__Instruction__. Switch every "window with grille" in the rows below to "barred window" and write the rows out again with nothing else changed. Omit the pictures from your answer.

__Items from a dataset__.

— Begin —

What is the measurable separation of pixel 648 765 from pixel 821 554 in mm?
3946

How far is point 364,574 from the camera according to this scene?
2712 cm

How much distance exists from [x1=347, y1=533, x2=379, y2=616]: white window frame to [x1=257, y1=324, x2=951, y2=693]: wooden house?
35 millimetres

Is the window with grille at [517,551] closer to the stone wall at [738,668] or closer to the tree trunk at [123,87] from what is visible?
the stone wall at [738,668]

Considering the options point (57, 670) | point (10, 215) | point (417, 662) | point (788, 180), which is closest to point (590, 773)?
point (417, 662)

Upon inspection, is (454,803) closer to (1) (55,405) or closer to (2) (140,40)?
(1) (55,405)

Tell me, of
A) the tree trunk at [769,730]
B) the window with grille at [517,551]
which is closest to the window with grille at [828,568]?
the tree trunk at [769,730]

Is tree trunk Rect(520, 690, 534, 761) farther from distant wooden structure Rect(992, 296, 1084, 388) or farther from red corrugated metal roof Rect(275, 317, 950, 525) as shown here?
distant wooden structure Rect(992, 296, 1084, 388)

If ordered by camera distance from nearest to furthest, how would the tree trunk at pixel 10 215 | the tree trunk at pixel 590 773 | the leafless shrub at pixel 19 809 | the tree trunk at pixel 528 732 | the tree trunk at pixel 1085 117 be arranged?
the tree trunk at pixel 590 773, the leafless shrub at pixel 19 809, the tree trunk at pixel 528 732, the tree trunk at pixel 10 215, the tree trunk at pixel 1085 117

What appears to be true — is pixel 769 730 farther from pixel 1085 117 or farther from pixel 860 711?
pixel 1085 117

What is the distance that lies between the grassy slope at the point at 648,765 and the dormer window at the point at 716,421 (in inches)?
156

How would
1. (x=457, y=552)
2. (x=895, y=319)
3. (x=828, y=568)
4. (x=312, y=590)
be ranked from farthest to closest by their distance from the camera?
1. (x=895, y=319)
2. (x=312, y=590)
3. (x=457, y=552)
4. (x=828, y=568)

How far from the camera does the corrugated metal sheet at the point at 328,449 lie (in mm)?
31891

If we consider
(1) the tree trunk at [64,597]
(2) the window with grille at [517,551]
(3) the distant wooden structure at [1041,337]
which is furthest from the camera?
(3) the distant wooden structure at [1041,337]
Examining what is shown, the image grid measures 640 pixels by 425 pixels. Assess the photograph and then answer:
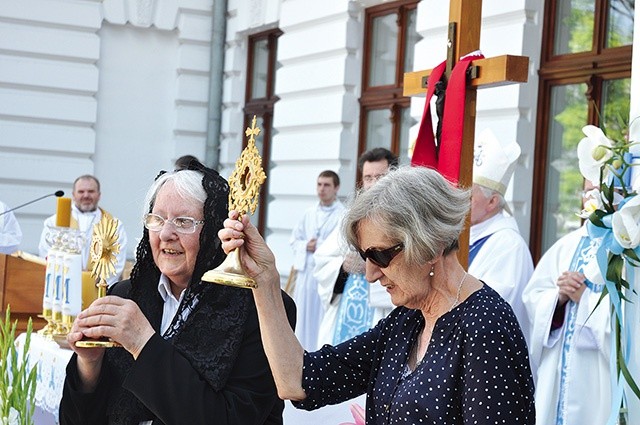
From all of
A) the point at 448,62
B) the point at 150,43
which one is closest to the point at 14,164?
the point at 150,43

— End —

__Written response__.
What is the measurable separation of pixel 648 765 from pixel 821 554 in mm?
3946

How far is point 364,574 from the camera according to this scene?
2712 cm

How much distance exists from [x1=347, y1=533, x2=379, y2=616]: white window frame to [x1=257, y1=324, x2=951, y2=693]: wooden house?
35 millimetres

Is the barred window at [517,551] closer to the stone wall at [738,668] or closer to the tree trunk at [123,87] from what is visible?
the stone wall at [738,668]

Considering the options point (57, 670) | point (10, 215) | point (417, 662) | point (788, 180), which is closest to point (590, 773)?
point (417, 662)

Upon inspection, is (454,803) closer to (1) (55,405) or closer to (2) (140,40)?
(1) (55,405)

Tell me, of
A) the tree trunk at [769,730]
B) the barred window at [517,551]
which is closest to the barred window at [828,568]?
the tree trunk at [769,730]

Is tree trunk Rect(520, 690, 534, 761) farther from distant wooden structure Rect(992, 296, 1084, 388) or farther from red corrugated metal roof Rect(275, 317, 950, 525) as shown here?
distant wooden structure Rect(992, 296, 1084, 388)

If ordered by camera distance from nearest to furthest, how would the tree trunk at pixel 10 215 | the tree trunk at pixel 590 773 | the leafless shrub at pixel 19 809 | the tree trunk at pixel 528 732 | the tree trunk at pixel 1085 117 be arranged?
the tree trunk at pixel 590 773, the leafless shrub at pixel 19 809, the tree trunk at pixel 528 732, the tree trunk at pixel 10 215, the tree trunk at pixel 1085 117

What appears to be true — is pixel 769 730 farther from pixel 1085 117 or farther from pixel 860 711?
pixel 1085 117

What is the distance that lies between the grassy slope at the point at 648,765 and the dormer window at the point at 716,421 (in inches)?
156

How would
1. (x=457, y=552)
2. (x=895, y=319)
3. (x=828, y=568)
4. (x=312, y=590)
be ranked from farthest to closest by their distance from the camera?
1. (x=895, y=319)
2. (x=312, y=590)
3. (x=457, y=552)
4. (x=828, y=568)

How far from the camera does the corrugated metal sheet at the point at 328,449 lie (in mm)?
31891

If we consider
(1) the tree trunk at [64,597]
(2) the barred window at [517,551]
(3) the distant wooden structure at [1041,337]
which is furthest from the camera?
(3) the distant wooden structure at [1041,337]
Examining what is shown, the image grid measures 640 pixels by 425 pixels. Assess the photograph and then answer:
From all of
A) the point at 448,62
B) the point at 150,43
which one is closest to the point at 14,164?
the point at 150,43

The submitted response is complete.